== MATERIAL FOR THIS TASK ==

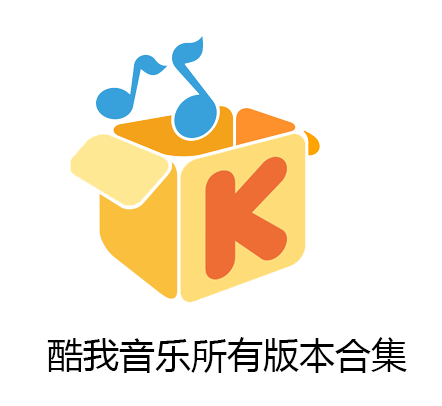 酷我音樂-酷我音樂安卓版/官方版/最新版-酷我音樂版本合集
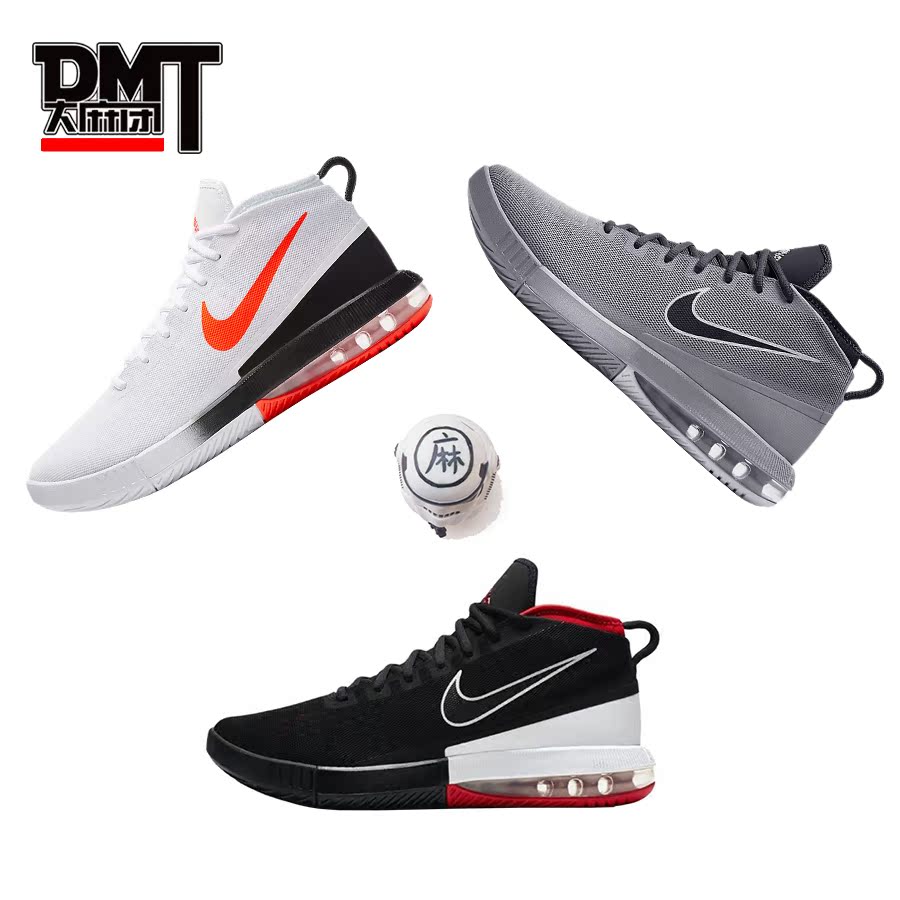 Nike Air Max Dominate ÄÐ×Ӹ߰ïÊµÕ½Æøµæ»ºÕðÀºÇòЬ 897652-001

...

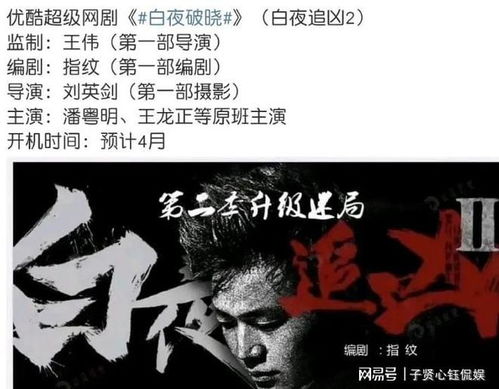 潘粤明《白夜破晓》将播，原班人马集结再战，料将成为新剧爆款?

== WHAT THE EXERCISE ASKS ==
Starting at the line above that holds "酷我音樂-酷我音樂安卓版/官方版/最新版-酷我音樂版本合集", repeat every line exactly down to and including the line that holds "Nike Air Max", then stop. Do not carry over any pictures.

== TASK SOLUTION ==
 酷我音樂-酷我音樂安卓版/官方版/最新版-酷我音樂版本合集
 Nike Air Max Dominate ÄÐ×Ӹ߰ïÊµÕ½Æøµæ»ºÕðÀºÇòЬ 897652-001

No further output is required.